__Dataset__.

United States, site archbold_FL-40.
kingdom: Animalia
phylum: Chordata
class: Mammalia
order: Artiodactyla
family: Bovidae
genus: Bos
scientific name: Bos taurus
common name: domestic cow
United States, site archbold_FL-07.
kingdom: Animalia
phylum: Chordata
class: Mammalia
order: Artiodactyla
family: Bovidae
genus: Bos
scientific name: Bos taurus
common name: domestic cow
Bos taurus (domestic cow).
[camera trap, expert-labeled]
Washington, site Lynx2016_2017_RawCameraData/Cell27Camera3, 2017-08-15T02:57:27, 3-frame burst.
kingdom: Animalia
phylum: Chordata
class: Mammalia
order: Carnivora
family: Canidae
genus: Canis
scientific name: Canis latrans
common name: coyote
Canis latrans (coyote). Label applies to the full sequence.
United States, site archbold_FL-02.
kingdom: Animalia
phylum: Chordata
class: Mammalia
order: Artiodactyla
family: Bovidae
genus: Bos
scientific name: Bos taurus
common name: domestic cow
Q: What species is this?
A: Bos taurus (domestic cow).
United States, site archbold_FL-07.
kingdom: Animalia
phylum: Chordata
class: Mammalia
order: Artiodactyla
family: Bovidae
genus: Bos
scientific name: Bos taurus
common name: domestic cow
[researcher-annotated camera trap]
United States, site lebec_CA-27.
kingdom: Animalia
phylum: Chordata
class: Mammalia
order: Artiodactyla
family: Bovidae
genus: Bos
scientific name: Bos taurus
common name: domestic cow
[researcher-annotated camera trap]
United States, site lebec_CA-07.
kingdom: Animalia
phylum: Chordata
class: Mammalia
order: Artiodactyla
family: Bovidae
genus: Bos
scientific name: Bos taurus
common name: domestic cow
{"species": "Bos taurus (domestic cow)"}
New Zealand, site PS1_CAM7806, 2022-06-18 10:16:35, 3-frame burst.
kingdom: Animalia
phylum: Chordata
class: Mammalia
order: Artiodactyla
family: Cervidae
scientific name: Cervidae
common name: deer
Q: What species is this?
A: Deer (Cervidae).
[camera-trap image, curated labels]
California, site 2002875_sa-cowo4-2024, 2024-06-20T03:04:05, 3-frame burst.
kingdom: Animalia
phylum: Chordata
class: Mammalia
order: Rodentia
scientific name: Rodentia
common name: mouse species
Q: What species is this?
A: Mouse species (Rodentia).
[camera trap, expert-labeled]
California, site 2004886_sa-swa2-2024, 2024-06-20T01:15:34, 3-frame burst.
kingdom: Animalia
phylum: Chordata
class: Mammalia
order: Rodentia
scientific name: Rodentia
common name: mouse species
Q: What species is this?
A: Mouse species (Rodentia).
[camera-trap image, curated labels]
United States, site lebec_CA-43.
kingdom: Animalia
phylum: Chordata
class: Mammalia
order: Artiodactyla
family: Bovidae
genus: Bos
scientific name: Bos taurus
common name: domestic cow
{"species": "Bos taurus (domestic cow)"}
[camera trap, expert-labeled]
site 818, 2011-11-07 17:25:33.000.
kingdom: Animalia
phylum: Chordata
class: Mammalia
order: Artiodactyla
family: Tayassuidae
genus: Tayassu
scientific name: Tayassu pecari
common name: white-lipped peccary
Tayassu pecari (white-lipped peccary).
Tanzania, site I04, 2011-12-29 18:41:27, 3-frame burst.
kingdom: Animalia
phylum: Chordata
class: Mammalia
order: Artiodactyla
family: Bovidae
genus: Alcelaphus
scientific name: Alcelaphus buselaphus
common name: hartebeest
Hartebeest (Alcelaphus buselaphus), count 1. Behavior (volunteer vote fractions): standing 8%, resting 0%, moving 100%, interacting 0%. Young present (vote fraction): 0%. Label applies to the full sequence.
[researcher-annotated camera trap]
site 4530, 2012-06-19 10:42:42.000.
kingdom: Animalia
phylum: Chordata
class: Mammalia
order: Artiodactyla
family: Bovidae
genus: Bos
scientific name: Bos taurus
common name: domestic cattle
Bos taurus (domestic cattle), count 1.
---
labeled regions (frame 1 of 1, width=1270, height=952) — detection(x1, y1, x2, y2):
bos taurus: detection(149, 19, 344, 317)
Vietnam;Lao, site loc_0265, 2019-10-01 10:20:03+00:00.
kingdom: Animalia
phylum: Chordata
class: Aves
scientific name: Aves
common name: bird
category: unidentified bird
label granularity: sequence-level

__Instructions for the task__.
Repeat the entries exactly, leaving nothing out.

__Answer box__.
United States, site archbold_FL-40.
kingdom: Animalia
phylum: Chordata
class: Mammalia
order: Artiodactyla
family: Bovidae
genus: Bos
scientific name: Bos taurus
common name: domestic cow
United States, site archbold_FL-07.
kingdom: Animalia
phylum: Chordata
class: Mammalia
order: Artiodactyla
family: Bovidae
genus: Bos
scientific name: Bos taurus
common name: domestic cow
Bos taurus (domestic cow).
[camera trap, expert-labeled]
Washington, site Lynx2016_2017_RawCameraData/Cell27Camera3, 2017-08-15T02:57:27, 3-frame burst.
kingdom: Animalia
phylum: Chordata
class: Mammalia
order: Carnivora
family: Canidae
genus: Canis
scientific name: Canis latrans
common name: coyote
Canis latrans (coyote). Label applies to the full sequence.
United States, site archbold_FL-02.
kingdom: Animalia
phylum: Chordata
class: Mammalia
order: Artiodactyla
family: Bovidae
genus: Bos
scientific name: Bos taurus
common name: domestic cow
Q: What species is this?
A: Bos taurus (domestic cow).
United States, site archbold_FL-07.
kingdom: Animalia
phylum: Chordata
class: Mammalia
order: Artiodactyla
family: Bovidae
genus: Bos
scientific name: Bos taurus
common name: domestic cow
[researcher-annotated camera trap]
United States, site lebec_CA-27.
kingdom: Animalia
phylum: Chordata
class: Mammalia
order: Artiodactyla
family: Bovidae
genus: Bos
scientific name: Bos taurus
common name: domestic cow
[researcher-annotated camera trap]
United States, site lebec_CA-07.
kingdom: Animalia
phylum: Chordata
class: Mammalia
order: Artiodactyla
family: Bovidae
genus: Bos
scientific name: Bos taurus
common name: domestic cow
{"species": "Bos taurus (domestic cow)"}
New Zealand, site PS1_CAM7806, 2022-06-18 10:16:35, 3-frame burst.
kingdom: Animalia
phylum: Chordata
class: Mammalia
order: Artiodactyla
family: Cervidae
scientific name: Cervidae
common name: deer
Q: What species is this?
A: Deer (Cervidae).
[camera-trap image, curated labels]
California, site 2002875_sa-cowo4-2024, 2024-06-20T03:04:05, 3-frame burst.
kingdom: Animalia
phylum: Chordata
class: Mammalia
order: Rodentia
scientific name: Rodentia
common name: mouse species
Q: What species is this?
A: Mouse species (Rodentia).
[camera trap, expert-labeled]
California, site 2004886_sa-swa2-2024, 2024-06-20T01:15:34, 3-frame burst.
kingdom: Animalia
phylum: Chordata
class: Mammalia
order: Rodentia
scientific name: Rodentia
common name: mouse species
Q: What species is this?
A: Mouse species (Rodentia).
[camera-trap image, curated labels]
United States, site lebec_CA-43.
kingdom: Animalia
phylum: Chordata
class: Mammalia
order: Artiodactyla
family: Bovidae
genus: Bos
scientific name: Bos taurus
common name: domestic cow
{"species": "Bos taurus (domestic cow)"}
[camera trap, expert-labeled]
site 818, 2011-11-07 17:25:33.000.
kingdom: Animalia
phylum: Chordata
class: Mammalia
order: Artiodactyla
family: Tayassuidae
genus: Tayassu
scientific name: Tayassu pecari
common name: white-lipped peccary
Tayassu pecari (white-lipped peccary).
Tanzania, site I04, 2011-12-29 18:41:27, 3-frame burst.
kingdom: Animalia
phylum: Chordata
class: Mammalia
order: Artiodactyla
family: Bovidae
genus: Alcelaphus
scientific name: Alcelaphus buselaphus
common name: hartebeest
Hartebeest (Alcelaphus buselaphus), count 1. Behavior (volunteer vote fractions): standing 8%, resting 0%, moving 100%, interacting 0%. Young present (vote fraction): 0%. Label applies to the full sequence.
[researcher-annotated camera trap]
site 4530, 2012-06-19 10:42:42.000.
kingdom: Animalia
phylum: Chordata
class: Mammalia
order: Artiodactyla
family: Bovidae
genus: Bos
scientific name: Bos taurus
common name: domestic cattle
Bos taurus (domestic cattle), count 1.
---
labeled regions (frame 1 of 1, width=1270, height=952) — detection(x1, y1, x2, y2):
bos taurus: detection(149, 19, 344, 317)
Vietnam;Lao, site loc_0265, 2019-10-01 10:20:03+00:00.
kingdom: Animalia
phylum: Chordata
class: Aves
scientific name: Aves
common name: bird
category: unidentified bird
label granularity: sequence-level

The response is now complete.